DIRECTIONS FOR THIS TASK.
Copy the lines below as they are; omit the images they contain.

STORED RECORDS.
__________

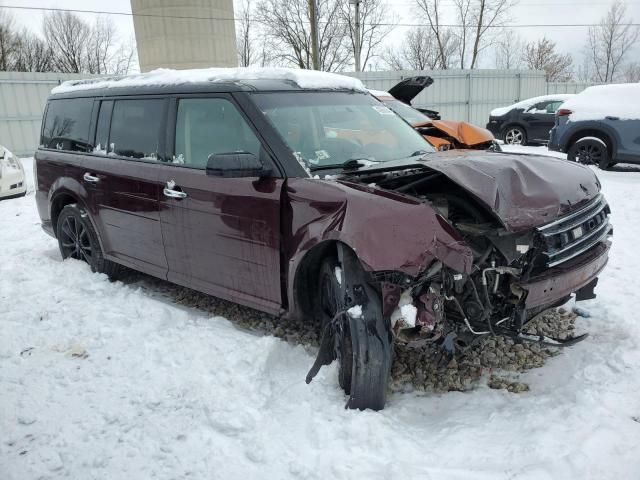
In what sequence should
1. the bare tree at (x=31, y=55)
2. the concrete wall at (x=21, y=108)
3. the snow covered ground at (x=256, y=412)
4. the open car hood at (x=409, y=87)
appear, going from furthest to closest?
the bare tree at (x=31, y=55) < the concrete wall at (x=21, y=108) < the open car hood at (x=409, y=87) < the snow covered ground at (x=256, y=412)

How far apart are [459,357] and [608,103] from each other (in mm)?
8758

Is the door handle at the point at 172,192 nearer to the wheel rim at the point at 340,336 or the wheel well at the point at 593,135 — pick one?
the wheel rim at the point at 340,336

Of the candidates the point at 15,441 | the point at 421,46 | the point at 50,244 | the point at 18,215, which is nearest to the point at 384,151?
the point at 15,441

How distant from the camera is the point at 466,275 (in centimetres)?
257

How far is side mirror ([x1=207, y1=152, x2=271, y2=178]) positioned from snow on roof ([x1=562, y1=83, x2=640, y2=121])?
9.09 m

__________

ANSWER TO THIS TASK.
In what sequence should
1. the bare tree at (x=31, y=55)
2. the concrete wall at (x=21, y=108)
3. the snow covered ground at (x=256, y=412)
4. the open car hood at (x=409, y=87)
appear, going from furthest to closest?
the bare tree at (x=31, y=55) < the concrete wall at (x=21, y=108) < the open car hood at (x=409, y=87) < the snow covered ground at (x=256, y=412)

How far apart are [459,357] and [608,103] from each other (in mm)?
8758

Is the door handle at the point at 172,192 nearer to the wheel rim at the point at 340,336 or the wheel well at the point at 593,135 — pick one?
the wheel rim at the point at 340,336

Of the candidates the point at 15,441 | the point at 421,46 | the point at 50,244 | the point at 18,215, which is nearest to the point at 384,151?
the point at 15,441

How distant from the camera is the point at 466,275 (in centimetres)?
257

How far is side mirror ([x1=207, y1=152, x2=271, y2=178]) positioned from snow on roof ([x1=562, y1=83, x2=640, y2=121])?
9.09 m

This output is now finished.